*** Source document ***

Self-Hosting vLLM with Docker
The official CPU image is a one-liner once you have the model id:
docker run --rm -p 8000:8000 \
-e VLLM_API_KEY=your-secret-key \
-e VLLM_CPU_KVCACHE_SPACE=4 \
--shm-size=4g \
vllm/vllm-openai-cpu:v0.20.2 \
--model Qwen/Qwen2.5-0.5B-Instruct \
--host 0.0.0.0 --port 8000 \
--dtype bfloat16 --max-model-len 4096
Once it's serving, point any OpenAI client at it. The following is a Python client example using the OpenAI SDK:
from openai import OpenAI
client = OpenAI(base_url="https:///v1", api_key="")
response = client.chat.completions.create(
model="Qwen/Qwen2.5-0.5B-Instruct",
messages=[{"role": "user", "content": "Explain PagedAttention in one sentence."}],
)
print(response.choices[0].message.content)
Is vLLM Free to Self-Host?
vLLM itself is fully open source under the Apache 2.0 license — no per-token fees, no seat licensing, no usage caps. On Railway you only pay for the container's compute and storage. A small Qwen2.5-0.5B deployment with 8 GB RAM and a 5 GB volume costs roughly the same as any other small Railway service; you avoid OpenAI's per-token billing entirely.
FAQ
What is vLLM and why self-host it? vLLM is an open-source inference engine for large language models with PagedAttention, continuous batching, and an OpenAI-compatible HTTP API. Self-hosting gives you a private endpoint, no rate limits, no per-token billing, and full control over which model serves your traffic.
What does this Railway template deploy?
A single service running the vllm/vllm-openai-cpu Docker image, with a persistent volume mounted at /data for the Hugging Face model cache, Bearer-token API key authentication on /v1/*, and a public HTTPS URL on port 8000.
Why does the deploy use the CPU image instead of a GPU build?

*** End of Source document ***

* Questions on the material *
(a) Answer these from the vLLM self-hosting text:
(i) Which port does the docker run command publish?
(ii) Under which license is vLLM released?
(iii) At what path does the Railway template mount its persistent volume?
(b) Transcribe the portion of the vLLM self-hosting text from "A single service" up to and including "a GPU build?".

*** Data extract ***

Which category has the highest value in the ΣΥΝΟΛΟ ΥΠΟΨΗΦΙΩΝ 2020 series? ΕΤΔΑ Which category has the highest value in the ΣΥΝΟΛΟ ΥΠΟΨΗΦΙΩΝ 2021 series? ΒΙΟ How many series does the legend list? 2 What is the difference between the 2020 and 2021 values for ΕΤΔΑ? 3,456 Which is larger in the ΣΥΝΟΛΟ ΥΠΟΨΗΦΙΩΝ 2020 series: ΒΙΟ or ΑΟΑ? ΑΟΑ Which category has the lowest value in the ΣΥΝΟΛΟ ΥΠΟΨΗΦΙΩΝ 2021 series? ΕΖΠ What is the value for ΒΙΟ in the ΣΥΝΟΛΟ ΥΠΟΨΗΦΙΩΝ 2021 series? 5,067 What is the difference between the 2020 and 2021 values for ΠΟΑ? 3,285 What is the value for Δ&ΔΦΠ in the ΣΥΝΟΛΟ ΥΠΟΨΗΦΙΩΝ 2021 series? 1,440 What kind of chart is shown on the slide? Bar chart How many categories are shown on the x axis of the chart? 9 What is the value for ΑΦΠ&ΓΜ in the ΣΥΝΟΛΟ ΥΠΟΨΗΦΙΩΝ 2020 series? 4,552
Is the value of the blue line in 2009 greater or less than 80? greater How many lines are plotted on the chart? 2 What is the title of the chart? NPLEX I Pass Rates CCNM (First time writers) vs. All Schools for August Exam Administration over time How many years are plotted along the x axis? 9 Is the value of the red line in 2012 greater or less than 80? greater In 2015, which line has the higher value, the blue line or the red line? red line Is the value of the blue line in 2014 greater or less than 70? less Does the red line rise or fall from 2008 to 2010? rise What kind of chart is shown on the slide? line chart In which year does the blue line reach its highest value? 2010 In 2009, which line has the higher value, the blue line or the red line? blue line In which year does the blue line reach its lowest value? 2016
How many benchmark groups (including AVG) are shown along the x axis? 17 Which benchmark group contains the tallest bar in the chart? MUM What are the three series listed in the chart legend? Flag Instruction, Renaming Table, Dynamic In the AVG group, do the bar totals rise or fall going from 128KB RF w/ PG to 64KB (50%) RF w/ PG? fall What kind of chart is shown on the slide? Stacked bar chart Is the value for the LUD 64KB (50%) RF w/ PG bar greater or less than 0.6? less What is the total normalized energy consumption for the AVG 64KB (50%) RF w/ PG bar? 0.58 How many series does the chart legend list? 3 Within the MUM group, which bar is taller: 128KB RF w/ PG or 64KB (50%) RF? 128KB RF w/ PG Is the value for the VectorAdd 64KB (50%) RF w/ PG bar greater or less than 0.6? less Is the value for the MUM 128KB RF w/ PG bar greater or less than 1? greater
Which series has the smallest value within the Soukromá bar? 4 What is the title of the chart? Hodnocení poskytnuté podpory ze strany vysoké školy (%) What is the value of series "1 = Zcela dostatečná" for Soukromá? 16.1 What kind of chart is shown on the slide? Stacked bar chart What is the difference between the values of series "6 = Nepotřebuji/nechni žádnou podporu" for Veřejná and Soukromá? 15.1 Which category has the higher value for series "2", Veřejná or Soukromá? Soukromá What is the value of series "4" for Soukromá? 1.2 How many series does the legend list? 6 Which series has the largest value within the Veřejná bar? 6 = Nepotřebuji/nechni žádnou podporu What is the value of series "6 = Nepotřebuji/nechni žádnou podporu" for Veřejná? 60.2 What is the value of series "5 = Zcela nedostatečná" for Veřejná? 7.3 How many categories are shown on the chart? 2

*** End of Data extract ***

* Responses to the tasks *
(a)
(i) Port 8000.
(ii) The Apache 2.0 license.
(iii) /data

(b)
A single service running the vllm/vllm-openai-cpu Docker image, with a persistent volume mounted at /data for the Hugging Face model cache, Bearer-token API key authentication on /v1/*, and a public HTTPS URL on port 8000.
Why does the deploy use the CPU image instead of a GPU build?